US EPA Highlights Actions During National Lead Poisoning Prevention Week

US EPA Highlights Actions During National Lead Poisoning Prevention Week

Today the U.S. Environmental Protection Agency (EPA) joins its federal agency partners in highlighting National Lead Poisoning Prevention Week, October 25-29, 2021. EPA, along with the U.S. Department of Housing and Urban Development (HUD) and the Centers for Disease Control and Prevention (CDC), are working to raise awareness, provide resources, and encourage preventive actions to decrease childhood lead exposure during the week and beyond.

“Despite all the progress we have made in reducing lead in our environment over the last 40 years, too many people in this country still face significant health risks from lead exposure, especially children who are the most vulnerable among us,” said EPA Administrator Michael S. Regan. “EPA is committed to protecting the nation’s children from the harmful effects of lead, especially in overburdened and underserved communities across the country.”

Lead can cause irreversible and life-long health effects, including decreasing IQ, focus, and academic achievement in children. While lead is dangerous to all children, not all children are equally exposed to lead, nor do they suffer the same consequences of exposure. The harmful impacts of lead disproportionately impact environmentally overburdened, low-income families and their communities.

EPA Actions:

Because children can be exposed to lead from multiple sources in their environment, EPA is taking a whole of government approach to reducing blood lead levels in children by working closely with other federal agencies such as HUD and CDC that can help address this issue, as well as with state, Tribal, and local government partners. Over the next several years, EPA will target opportunities to focus resources on the most vulnerable communities. For example:

  • Releasing a National Strategy to Reduce Lead Exposures: EPA will soon be releasing a “Draft Strategy to Reduce Lead Exposures and Disparities in U.S. Communities” for public comment. The Strategy will advance the Agency’s work to protect the public from lead with an emphasis on high-risk communities.
  • Reviewing the Lead and Copper Rule: EPA is reviewing its current Lead and Copper Rule, to assure that it improves public health and reduces lead and copper in drinking water. The Agency hosted a series of virtual engagements with low-income communities and communities of color to obtain further public input on the Lead and Copper Rule Revisions.
  • Addressing Lead in Drinking Water: EPA will be issuing guidance to assist states and communities in identifying lead service lines, the most significant sources of lead in drinking water, and prioritizing their replacement.
  • Testing for and Remediating Lead in Schools and Childcare Facilities: EPA will be working with partners to test for lead in the drinking water of schools and childcare facilities, and to provide tools and resources for remediation actions.
  • Working with Drinking Water Service Providers: EPA will provide training and technical assistance to drinking water service providers to protect children and households in impacted communities and will help providers improve outreach to drinking water consumers to take actions to reduce their lead exposure.
  • Cleaning up Lead at Superfund Sites: EPA has identified nearly 1,200 Superfund National Priorities List and Superfund Alternative Approach sites where lead is a contaminant of concern, potentially exposing children in communities across the country. EPA will continue working across all our national programs to reduce lead exposure at these sites with an emphasis on addressing disproportionate impacts in communities with lower socioeconomic status.
  • Reducing Exposures to Lead-Based Paint Hazards: EPA will continue to reduce exposures to lead in paint and dust by raising awareness about childhood lead exposure with a nationwide education and outreach initiative in underserved communities, and revising two regulations to provide important provisions to protect children from exposure to lead dust on floors and windowsills, one of the most common sources of elevated blood lead levels in children.
  • Taking Lead Enforcement Actions: EPA will continue to initiate enforcement actions to protect against children’s health hazards in areas such as exposure to lead paint, the presence of lead and other contaminants in drinking water, and particulate lead air emissions.

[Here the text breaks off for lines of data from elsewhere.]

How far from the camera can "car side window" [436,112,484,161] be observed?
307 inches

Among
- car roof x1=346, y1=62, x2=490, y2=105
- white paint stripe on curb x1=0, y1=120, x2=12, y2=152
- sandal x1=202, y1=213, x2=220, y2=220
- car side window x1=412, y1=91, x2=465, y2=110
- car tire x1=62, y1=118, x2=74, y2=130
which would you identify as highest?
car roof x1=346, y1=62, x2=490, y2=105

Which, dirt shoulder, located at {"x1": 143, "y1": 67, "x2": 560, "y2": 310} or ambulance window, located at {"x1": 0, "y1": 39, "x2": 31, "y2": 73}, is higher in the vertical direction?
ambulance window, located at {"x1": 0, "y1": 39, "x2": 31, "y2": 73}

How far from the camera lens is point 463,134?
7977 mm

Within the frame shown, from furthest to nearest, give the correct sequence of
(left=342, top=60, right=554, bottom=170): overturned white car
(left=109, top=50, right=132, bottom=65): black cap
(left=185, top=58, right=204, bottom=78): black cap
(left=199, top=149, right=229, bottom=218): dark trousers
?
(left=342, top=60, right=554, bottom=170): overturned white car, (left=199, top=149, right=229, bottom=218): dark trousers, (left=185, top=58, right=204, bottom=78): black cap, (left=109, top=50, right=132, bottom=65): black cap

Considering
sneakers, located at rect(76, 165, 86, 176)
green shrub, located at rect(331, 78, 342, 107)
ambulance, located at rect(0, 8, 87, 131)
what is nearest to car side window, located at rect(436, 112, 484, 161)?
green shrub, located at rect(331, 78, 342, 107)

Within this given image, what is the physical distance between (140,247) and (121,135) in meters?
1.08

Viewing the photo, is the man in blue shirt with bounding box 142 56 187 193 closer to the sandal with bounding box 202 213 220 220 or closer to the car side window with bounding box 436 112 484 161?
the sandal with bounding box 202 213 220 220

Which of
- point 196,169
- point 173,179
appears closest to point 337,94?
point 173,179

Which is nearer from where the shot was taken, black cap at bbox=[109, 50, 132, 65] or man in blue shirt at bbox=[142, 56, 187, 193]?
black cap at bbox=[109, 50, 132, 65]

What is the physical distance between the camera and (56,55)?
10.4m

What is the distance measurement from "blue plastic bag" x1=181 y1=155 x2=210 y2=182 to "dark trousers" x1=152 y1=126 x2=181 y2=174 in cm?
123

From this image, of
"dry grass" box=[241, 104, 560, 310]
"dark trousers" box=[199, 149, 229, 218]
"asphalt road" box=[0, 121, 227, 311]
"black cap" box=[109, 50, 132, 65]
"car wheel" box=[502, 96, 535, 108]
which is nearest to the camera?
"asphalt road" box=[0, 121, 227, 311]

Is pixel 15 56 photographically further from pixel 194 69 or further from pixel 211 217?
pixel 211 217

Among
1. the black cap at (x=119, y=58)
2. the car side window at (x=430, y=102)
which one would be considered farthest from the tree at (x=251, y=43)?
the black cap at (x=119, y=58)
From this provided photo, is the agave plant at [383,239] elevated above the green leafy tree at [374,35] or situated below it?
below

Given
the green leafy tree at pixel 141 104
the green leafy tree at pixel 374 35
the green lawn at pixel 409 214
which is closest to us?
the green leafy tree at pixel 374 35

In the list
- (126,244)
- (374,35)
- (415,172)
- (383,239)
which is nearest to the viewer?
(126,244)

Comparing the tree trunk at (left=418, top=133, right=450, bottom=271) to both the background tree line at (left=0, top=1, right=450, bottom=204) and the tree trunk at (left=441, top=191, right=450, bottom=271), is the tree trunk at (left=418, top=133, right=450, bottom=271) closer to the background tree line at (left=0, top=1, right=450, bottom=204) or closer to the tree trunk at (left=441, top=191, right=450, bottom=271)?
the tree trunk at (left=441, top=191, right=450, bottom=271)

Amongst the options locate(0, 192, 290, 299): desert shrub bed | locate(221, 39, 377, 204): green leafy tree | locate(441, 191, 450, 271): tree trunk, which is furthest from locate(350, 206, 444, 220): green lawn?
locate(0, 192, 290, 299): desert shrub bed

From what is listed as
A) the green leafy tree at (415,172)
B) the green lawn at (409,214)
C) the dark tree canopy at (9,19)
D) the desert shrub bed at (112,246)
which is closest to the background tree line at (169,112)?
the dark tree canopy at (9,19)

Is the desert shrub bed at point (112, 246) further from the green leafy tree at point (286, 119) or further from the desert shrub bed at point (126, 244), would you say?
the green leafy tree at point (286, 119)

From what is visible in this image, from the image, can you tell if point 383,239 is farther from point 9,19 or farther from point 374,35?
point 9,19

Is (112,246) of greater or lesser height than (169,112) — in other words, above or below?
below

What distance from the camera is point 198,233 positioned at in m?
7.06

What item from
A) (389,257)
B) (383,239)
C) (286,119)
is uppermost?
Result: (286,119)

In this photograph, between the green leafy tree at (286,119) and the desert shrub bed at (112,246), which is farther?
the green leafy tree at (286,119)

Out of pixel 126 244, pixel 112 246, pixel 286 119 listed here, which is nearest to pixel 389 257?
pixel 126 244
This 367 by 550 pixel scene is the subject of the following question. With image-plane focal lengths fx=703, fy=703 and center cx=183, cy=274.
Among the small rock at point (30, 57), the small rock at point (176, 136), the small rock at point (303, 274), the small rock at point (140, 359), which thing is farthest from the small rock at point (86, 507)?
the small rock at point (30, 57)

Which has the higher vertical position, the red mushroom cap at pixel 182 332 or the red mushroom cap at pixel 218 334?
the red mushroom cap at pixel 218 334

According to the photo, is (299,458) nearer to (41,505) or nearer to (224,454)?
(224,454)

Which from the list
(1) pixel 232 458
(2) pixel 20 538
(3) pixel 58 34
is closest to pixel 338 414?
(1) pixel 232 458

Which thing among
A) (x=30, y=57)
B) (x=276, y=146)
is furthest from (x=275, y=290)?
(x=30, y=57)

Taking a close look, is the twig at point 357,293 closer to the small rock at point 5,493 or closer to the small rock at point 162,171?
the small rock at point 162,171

In addition, EPA will be carrying out the following activities during National Lead Poisoning Prevention Week to help a wide variety of audiences learn more about preventing lead exposure.

  • Lead Awareness Curriculum Train-the-Trainer Session – Join EPA Wednesday, October 27 at 2:00 pm ET for a live discussion on how to use and modify the “Lead Awareness in Indian Country: Keeping our Children Healthy!” materials for any community. Register here.
  • Understanding Lead Webinar – Join EPA Thursday, October 28 at 3:00 pm ET for a live presentation, featuring simultaneous Spanish interpretation, of “Module 1: Understanding Lead” from the Lead Awareness Curriculum to receive an overview of lead, its impacts and actions that can be taken to reduce potential lead exposures and lead poisoning. Register here.
  • Renovation, Restoration and Painting (RRP) Trainings – EPA is also offering trainings for renovators at no cost. Learn more and register for an upcoming in-person RRP training near you.


Established in 1999 by the US Senate, National Lead Poisoning Prevention Week occurs every year during the last week in October. During this week, many states and communities offer free blood-lead testing and conduct various education and awareness events.